As a student in public health at Bronx Community College, Soto has also taken on the cause of trying to bring dignity and honor to those, like her father, who are buried on Hart Island, recalling the pain and stigma her mother and family faced when he passed away and the cemetery once known as Potter’s Field became their only option to lay him to rest.
“Because of the negative stigma behind having HIV/AIDS and dying of it, when she reached out to funeral homes they just wouldn’t accept him,” said Soto. “Or they would charge an exorbitant amount of money.”

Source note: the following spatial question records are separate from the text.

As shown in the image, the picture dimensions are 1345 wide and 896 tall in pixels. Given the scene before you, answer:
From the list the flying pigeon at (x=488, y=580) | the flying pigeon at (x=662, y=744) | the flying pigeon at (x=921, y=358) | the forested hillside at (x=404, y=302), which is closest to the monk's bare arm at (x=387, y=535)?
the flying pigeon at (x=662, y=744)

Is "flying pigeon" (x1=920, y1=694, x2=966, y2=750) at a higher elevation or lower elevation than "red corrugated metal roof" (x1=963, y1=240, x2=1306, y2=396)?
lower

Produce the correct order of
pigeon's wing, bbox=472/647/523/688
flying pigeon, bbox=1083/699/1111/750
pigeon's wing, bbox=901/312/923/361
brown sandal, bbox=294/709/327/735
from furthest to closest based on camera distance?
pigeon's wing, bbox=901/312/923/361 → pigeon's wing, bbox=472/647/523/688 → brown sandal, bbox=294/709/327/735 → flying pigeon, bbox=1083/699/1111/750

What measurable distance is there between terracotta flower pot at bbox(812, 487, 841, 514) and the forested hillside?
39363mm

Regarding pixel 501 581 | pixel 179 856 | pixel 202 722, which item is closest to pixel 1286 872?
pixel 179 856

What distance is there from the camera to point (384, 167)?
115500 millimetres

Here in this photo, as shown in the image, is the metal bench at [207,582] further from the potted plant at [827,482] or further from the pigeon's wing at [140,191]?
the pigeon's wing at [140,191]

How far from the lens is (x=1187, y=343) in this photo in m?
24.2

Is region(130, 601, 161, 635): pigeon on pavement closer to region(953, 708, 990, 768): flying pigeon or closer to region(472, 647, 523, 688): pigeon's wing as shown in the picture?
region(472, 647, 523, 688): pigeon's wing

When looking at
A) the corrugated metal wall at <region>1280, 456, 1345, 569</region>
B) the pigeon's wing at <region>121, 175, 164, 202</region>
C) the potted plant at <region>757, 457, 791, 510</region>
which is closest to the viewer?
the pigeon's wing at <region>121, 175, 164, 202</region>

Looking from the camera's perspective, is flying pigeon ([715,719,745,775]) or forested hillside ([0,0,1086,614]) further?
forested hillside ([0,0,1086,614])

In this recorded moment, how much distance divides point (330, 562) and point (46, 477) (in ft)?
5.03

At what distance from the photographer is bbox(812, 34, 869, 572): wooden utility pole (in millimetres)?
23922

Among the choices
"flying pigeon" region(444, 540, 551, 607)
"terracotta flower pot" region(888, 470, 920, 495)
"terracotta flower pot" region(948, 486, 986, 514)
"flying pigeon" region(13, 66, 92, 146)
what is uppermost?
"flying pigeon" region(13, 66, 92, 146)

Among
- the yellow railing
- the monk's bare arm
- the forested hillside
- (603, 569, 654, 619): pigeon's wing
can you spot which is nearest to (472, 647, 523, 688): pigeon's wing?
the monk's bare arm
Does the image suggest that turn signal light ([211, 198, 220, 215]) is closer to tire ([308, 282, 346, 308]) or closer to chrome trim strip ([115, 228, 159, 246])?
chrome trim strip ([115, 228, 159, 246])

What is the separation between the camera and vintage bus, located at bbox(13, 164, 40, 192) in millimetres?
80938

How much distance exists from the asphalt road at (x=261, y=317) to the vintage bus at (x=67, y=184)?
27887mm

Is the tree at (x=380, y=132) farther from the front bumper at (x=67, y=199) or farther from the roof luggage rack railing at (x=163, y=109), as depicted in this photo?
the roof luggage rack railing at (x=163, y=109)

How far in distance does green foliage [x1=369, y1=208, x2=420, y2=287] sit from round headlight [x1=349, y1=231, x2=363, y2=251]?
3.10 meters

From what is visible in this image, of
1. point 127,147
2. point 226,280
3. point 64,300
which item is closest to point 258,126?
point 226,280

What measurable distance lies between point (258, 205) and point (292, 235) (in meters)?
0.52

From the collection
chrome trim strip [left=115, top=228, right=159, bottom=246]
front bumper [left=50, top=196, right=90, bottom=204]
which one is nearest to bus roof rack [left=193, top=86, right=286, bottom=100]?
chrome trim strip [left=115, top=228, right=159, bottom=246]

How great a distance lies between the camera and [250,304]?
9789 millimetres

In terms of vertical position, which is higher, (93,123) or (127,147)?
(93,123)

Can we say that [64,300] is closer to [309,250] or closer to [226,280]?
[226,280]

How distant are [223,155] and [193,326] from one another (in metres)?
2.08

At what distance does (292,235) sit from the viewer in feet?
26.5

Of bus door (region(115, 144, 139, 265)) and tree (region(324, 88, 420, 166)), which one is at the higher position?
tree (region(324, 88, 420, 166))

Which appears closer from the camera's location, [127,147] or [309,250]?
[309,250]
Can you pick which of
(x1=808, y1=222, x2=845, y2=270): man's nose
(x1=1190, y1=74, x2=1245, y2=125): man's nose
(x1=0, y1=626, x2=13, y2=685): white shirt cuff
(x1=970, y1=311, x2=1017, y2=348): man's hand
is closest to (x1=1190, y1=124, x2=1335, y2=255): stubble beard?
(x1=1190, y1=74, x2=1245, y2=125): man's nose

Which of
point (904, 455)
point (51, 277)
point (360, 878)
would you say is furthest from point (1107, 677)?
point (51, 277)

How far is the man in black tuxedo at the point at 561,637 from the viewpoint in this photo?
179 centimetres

The graves at Hart Island are unmarked and gravesite visits are allowed twice a month. Since 1869, it’s been the city’s final resting place for people who died indigent or whose remains went unclaimed.
Soto believes families deserve a better way to honor their lost loved ones.
“I always wanted to help get a stone or something to memorialize all of those people that have been buried on Hart Island and I felt like it was necessary to changing the narrative,” said Soto, who helped to get clearance from the Adams administration to organize the placement of a memorial stone on Hart Island. It’s called the Global Pandemic Touchstone for Humanity, paying respect to those lost during public health crises like AIDS and COVID-19.
“I saw so many similarities with those who suffered HIV/AIDS and then suffering from COVID-19,” said Soto.
It’s her effort to help bring more reverence and serenity to Hart Island as she does her best to make her father proud.
"I hope that he is proud,” said Soto. "I hope that he sees us working hard here on Earth, trying to help other people keep their loved ones memory alive and let them know that just because they died of a certain disease or because they’re buried on Hart Island, [that] doesn’t make them less than."